→ **Requirement A**
Take the records, start at the line that has "What is the distance from the recording", and go through the end of the records. Rewrite those lines as a numbered list with the blank lines removed.

→ **Document extract**
::::

Lecture 4: Image Enhancement

General Enhancement Operator

g(x) = T( f(x) ) Where: f(x) = input image signal at pixel location x T = transformation operator (point mapping or neighborhood rule) g(x) = output transformed image signal

Organizing Principle

Point Operations: Change each pixel's intensity based solely on its own original value: I'(u,v) = f(I(u,v)). Spatially invariant and independent of neighbors.

Neighborhood Operations: Compute new intensities using a local spatial region around each pixel: I'(u,v) = f(I(u,v), N(p)) (e.g., filtering, resampling).

Why Define Neighborhoods Early?

Baseline Contrast: Essential to distinguish point operations from spatial filters.

Blending Control: Dictates the spatial window width for boundary feathering.

Core Foundation: Crucial for spatial filtering, edge detection, and segmentation.

Pixel Neighborhoods & Coordinates

N₄(p) — 4-connected (Horiz & Vert)

↑

←

→

↓

{(x, y-1), (x, y+1), (x-1, y), (x+1, y)}

Nᴅ(p) — Diagonal-connected (Corners)

↖

↗

↙

↘

{(x-1, y-1), (x+1, y-1), (x-1, y+1), (x+1, y+1)}

N₈(p) — 8-connected (N₄ ∪ Nᴅ)

↖

↑

↗

←

→

↙

↓

↘

N₄(p) ∪ Nᴅ(p) (All 8 adjacent pixels)

All point operations — reference table

Operation	Formula	Effect	Histogram	Reversible?
Add (k>0)	I'=clamp(I+k)	Brightens image	Shifts right	Yes (if no clamp)
Subtract (k>0)	I'=clamp(I-k)	Darkens image	Shifts left	Yes (if no clamp)
Multiply α>1	I'=clamp(α·I)	Expands contrast	Stretch + right clip	No (clamping)
Multiply 0<α<1	I'=clamp(α·I)	Compresses, darkens	Compress leftward	Yes (if no clamp)
Invert	I'=255-I	Negative effect	Mirrors about 127	Yes
Threshold	I'=a₀ if I<a_th else a₁	Binary representation	Two spikes only	No
Quantize	I'=⌊I/Δ⌋·Δ	Reduces levels → banding	Merges bins into spikes	No

Arithmetic Range Clamping

General Clamping (Target Interval [a, b]): clamp(v, a, b) = max(a, min(b, v)) Standard 8-bit Grayscale Clamping: clamp(v) = max(0, min(255, v))

::::

→ **Requirement B**
Write the next part of the image enhancement lecture, starting after its last line.

→ **Source data**
::::

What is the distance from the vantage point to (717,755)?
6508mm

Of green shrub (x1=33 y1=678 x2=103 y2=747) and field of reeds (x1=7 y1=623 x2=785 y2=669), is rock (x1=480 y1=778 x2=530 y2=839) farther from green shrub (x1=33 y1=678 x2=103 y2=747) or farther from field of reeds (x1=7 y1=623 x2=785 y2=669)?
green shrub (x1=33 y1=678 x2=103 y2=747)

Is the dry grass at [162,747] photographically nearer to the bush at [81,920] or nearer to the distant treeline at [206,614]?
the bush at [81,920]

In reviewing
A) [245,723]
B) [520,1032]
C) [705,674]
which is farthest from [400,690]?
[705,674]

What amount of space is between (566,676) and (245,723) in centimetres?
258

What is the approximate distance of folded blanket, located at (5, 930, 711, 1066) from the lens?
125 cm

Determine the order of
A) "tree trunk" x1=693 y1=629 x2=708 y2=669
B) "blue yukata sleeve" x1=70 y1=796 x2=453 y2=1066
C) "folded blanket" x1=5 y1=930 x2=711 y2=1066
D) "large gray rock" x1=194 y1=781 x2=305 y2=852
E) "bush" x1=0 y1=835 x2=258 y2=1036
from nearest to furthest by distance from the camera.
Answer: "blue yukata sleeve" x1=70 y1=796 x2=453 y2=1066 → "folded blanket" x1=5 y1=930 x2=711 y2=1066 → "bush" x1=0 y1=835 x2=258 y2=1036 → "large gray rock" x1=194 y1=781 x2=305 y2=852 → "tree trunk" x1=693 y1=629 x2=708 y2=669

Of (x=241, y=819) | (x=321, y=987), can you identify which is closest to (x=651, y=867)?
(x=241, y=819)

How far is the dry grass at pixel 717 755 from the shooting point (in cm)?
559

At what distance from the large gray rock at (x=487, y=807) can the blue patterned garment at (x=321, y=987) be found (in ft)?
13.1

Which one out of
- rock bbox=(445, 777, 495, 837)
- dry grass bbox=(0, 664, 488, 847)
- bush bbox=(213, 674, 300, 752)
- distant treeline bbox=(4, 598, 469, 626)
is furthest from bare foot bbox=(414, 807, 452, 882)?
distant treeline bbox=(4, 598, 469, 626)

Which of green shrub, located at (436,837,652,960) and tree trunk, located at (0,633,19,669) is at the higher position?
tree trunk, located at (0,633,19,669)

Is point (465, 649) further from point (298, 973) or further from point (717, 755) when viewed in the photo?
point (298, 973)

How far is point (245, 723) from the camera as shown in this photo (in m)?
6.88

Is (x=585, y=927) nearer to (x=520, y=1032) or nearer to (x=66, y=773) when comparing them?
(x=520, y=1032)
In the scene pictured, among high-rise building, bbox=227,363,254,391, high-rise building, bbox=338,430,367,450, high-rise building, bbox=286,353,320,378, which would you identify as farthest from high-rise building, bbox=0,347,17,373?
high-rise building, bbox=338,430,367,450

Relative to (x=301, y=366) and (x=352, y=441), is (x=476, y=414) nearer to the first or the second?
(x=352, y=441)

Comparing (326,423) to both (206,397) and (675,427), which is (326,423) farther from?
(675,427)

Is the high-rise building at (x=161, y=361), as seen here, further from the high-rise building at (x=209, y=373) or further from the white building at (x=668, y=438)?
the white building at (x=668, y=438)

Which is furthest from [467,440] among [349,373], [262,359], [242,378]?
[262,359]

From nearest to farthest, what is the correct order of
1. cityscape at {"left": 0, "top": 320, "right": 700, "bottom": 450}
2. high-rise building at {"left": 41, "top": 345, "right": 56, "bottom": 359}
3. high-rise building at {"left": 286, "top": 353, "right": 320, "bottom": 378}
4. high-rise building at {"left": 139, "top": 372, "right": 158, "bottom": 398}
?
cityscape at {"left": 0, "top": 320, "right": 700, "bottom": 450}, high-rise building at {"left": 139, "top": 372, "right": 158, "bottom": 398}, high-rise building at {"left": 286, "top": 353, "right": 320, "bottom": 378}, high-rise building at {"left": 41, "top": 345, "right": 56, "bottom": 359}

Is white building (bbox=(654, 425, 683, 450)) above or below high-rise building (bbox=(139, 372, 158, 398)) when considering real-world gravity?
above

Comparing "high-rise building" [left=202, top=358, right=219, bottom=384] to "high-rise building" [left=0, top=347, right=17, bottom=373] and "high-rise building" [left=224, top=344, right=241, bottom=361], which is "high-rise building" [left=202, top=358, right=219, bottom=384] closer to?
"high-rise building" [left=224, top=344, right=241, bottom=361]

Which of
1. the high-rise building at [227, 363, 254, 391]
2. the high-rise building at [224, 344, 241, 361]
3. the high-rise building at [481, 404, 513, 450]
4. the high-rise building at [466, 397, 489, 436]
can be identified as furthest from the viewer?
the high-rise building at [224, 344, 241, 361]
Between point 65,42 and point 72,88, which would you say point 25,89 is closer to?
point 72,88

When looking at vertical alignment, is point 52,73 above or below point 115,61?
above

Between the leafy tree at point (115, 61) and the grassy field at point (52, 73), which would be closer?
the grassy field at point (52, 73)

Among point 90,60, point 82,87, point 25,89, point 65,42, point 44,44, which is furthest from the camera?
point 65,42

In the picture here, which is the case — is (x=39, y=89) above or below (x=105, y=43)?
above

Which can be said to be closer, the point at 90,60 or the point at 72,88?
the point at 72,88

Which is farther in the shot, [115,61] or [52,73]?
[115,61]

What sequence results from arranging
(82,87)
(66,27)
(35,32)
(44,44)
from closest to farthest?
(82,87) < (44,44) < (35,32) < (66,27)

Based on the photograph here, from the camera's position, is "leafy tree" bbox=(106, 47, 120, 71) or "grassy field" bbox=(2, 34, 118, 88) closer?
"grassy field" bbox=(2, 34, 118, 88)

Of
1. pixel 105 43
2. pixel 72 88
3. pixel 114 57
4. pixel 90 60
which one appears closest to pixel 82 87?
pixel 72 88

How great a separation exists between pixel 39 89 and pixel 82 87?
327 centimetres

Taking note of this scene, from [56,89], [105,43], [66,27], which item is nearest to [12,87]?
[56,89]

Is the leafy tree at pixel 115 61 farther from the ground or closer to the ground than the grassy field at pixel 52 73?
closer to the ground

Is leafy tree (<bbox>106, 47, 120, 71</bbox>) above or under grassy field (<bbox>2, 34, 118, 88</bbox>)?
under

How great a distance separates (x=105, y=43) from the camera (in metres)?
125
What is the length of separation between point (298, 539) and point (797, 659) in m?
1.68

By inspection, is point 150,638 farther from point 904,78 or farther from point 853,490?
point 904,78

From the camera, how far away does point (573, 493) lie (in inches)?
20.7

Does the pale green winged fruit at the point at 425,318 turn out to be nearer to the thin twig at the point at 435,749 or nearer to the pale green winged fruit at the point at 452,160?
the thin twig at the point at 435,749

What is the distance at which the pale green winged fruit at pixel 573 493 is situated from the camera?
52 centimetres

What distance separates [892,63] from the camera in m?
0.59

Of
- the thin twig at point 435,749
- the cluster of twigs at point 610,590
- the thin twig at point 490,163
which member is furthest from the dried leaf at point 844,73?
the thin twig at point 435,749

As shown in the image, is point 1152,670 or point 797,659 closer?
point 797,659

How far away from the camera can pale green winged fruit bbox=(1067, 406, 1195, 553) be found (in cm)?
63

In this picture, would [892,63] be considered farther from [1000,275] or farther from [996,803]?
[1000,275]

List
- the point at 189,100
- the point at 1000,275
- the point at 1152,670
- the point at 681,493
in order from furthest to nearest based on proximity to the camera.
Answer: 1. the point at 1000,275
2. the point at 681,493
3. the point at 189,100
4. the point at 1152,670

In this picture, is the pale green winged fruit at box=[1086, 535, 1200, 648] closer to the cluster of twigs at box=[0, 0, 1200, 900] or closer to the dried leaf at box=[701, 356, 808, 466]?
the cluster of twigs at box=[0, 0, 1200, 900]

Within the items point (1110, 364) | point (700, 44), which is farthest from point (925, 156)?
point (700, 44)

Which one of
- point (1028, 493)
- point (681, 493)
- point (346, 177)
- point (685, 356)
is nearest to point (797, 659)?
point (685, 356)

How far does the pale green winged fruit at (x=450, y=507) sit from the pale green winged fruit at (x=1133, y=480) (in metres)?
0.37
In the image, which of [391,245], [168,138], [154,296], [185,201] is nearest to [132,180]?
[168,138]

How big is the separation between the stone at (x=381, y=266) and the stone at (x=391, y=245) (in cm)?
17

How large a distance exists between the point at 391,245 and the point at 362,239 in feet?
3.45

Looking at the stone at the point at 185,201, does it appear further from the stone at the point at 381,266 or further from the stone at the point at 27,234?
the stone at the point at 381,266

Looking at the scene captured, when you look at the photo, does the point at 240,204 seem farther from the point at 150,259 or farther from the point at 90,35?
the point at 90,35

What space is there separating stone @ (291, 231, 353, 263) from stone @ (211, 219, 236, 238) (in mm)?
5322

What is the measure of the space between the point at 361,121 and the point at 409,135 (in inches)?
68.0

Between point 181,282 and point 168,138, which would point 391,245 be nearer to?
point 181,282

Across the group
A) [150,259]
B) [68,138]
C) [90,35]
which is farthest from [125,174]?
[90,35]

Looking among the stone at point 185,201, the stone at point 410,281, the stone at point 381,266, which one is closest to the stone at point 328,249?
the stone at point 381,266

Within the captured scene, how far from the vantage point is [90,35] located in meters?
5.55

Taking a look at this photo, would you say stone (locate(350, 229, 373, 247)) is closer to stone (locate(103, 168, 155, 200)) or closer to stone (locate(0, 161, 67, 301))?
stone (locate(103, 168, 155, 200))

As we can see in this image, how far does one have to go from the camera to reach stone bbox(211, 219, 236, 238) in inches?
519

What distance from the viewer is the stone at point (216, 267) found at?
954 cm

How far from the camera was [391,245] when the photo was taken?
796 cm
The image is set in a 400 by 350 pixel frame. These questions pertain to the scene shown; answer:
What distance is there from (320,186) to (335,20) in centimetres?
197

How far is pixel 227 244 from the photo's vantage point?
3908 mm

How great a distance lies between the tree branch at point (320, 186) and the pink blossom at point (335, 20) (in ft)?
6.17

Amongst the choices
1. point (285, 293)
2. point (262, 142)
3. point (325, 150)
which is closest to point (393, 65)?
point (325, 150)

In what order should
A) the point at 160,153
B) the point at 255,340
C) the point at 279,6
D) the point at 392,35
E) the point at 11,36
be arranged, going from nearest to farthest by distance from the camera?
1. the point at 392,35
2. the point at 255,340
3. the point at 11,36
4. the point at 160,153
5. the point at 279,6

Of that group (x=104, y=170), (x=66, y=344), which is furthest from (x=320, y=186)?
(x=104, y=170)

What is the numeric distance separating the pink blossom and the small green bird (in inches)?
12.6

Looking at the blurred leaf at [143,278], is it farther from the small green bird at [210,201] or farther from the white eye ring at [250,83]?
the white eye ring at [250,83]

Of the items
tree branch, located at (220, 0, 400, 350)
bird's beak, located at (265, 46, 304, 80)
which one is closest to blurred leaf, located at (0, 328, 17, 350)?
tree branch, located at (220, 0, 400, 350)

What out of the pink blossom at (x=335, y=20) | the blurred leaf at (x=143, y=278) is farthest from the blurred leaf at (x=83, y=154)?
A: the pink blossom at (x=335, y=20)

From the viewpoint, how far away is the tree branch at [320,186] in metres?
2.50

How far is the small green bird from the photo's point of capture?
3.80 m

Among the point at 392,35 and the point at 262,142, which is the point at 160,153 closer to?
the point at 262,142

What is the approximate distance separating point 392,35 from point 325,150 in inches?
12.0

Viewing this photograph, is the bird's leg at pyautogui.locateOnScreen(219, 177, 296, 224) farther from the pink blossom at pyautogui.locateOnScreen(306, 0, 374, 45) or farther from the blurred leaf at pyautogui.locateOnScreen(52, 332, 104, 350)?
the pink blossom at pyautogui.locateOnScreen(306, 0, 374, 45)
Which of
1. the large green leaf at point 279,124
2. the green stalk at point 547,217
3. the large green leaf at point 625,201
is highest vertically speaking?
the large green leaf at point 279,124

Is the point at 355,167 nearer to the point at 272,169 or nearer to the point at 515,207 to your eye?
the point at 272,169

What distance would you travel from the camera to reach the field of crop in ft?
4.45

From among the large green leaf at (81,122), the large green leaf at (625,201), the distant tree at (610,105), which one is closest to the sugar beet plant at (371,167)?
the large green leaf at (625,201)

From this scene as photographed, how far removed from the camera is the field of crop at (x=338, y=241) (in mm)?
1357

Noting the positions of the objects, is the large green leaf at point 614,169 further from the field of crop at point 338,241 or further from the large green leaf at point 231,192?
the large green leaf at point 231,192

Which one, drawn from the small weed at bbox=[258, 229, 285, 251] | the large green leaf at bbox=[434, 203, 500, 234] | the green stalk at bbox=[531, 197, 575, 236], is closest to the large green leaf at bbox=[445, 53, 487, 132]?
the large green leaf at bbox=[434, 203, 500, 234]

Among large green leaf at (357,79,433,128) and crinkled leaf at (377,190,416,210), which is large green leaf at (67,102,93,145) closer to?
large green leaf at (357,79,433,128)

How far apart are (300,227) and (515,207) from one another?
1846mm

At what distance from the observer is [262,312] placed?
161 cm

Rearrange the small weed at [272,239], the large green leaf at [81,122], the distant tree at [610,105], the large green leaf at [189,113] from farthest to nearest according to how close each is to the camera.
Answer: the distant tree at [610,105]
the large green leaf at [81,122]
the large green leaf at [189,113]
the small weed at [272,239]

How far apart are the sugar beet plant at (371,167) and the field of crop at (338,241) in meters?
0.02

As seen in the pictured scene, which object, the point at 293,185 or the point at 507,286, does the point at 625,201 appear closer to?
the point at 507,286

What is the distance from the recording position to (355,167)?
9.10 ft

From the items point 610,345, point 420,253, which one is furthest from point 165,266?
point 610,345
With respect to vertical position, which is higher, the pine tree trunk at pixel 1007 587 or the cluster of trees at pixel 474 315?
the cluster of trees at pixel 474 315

::::

→ **Exercise response A**
1. What is the distance from the recording position to (355,167)?
2. 9.10 ft
3. From the items point 610,345, point 420,253, which one is furthest from point 165,266?
4. point 610,345
5. With respect to vertical position, which is higher, the pine tree trunk at pixel 1007 587 or the cluster of trees at pixel 474 315?
6. the cluster of trees at pixel 474 315

→ **Exercise response B**
Worked Example: Pixel Addition (k = 40)

Mid-gray: I=120 → I' = 120 + 40 = 160 (brighter, details clear)

Dark: I=30 → I' = 30 + 40 = 70 (shadow details revealed)

Bright (Clamped): I=240 → 240+40=280 → clamp(280) = 255 (causes white saturation / clipping loss)

Worked Example: Pixel Subtraction (k = -70)

Mid-gray: I=120 → I' = 120 - 70 = 50 (darker, details clear)

Bright: I=200 → I' = 200 - 70 = 130 (highlights dimmed)

Dark (Clamped): I=50 → 50-70=-20 → clamp(-20) = 0 (causes black underflow / loss of shadow detail)

Clamping is not mathematically neutral: It destroys information by collapsing many different out-of-range inputs (e.g. values < 0 or > 255) into a single boundary value (0 or 255). This makes clamping operations strictly irreversible.

Image differencing — motion detection

Why |difference| is preferred

Treats both brightening and darkening equally as "change".

Clamped subtraction to 0 hides all negative differences (darkening changes are lost).

Absolute difference keeps changes in both directions fully visible.

Worked Example

No change: I₁=150, I₂=148 → |D|=2 (near zero, no motion)

Brightening change: I₁=200, I₂=120 → |D|=80 (motion detected)

Darkening change: I₁=60, I₂=140 → D=-80 → |D|=80 (motion detected; clamped subtraction would output 0)

Fragmentation Concept: Motion detections via simple frame differencing can appear fragmented. This is because differencing highlights areas of intensity change (typically boundaries/edges of objects) rather than producing a solid segmentation of the moving object itself.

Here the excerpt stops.